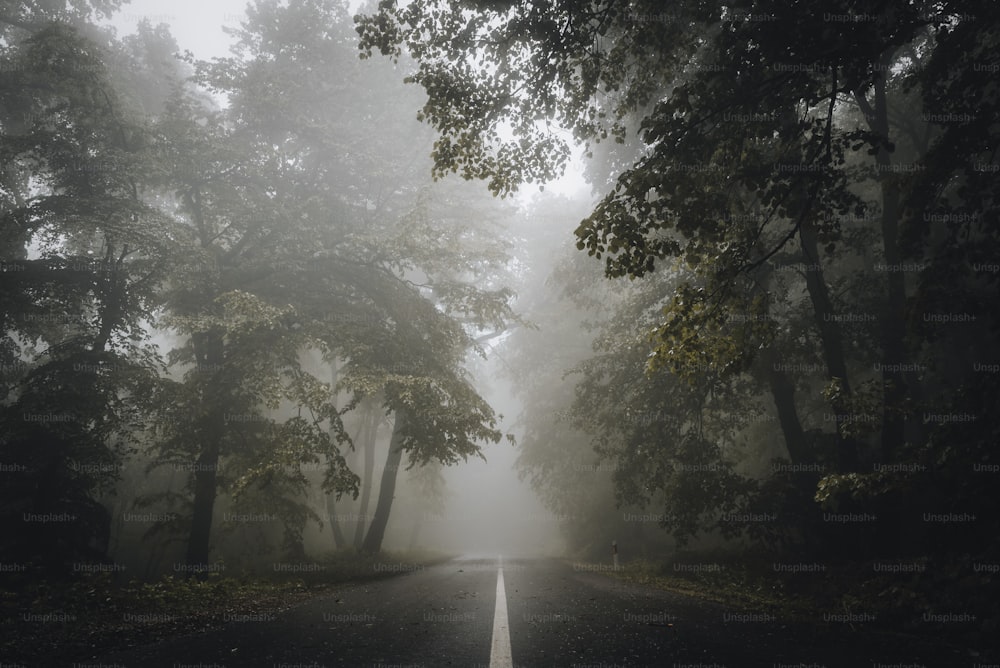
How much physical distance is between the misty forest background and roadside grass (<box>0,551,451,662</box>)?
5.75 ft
* * *
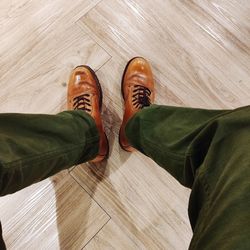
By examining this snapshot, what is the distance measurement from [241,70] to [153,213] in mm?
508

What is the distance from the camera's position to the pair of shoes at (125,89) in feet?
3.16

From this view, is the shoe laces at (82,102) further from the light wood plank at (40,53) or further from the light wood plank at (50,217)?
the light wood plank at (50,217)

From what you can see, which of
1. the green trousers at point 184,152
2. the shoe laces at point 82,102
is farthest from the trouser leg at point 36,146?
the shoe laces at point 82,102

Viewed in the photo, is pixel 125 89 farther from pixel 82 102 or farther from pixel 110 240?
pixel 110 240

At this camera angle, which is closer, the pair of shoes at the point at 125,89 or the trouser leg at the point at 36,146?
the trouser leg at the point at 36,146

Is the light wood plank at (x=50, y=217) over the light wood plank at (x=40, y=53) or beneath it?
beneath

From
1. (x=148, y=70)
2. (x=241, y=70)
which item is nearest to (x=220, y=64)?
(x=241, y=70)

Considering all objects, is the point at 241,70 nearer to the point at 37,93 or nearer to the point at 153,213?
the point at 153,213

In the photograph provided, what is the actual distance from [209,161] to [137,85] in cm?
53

[JOB]: Which lines in the data above contain the word "beneath"? Report each of them in full.

[SOLUTION FOR THIS EXERCISE]:
Is the light wood plank at (x=50, y=217) over the light wood plank at (x=40, y=53) or beneath it?
beneath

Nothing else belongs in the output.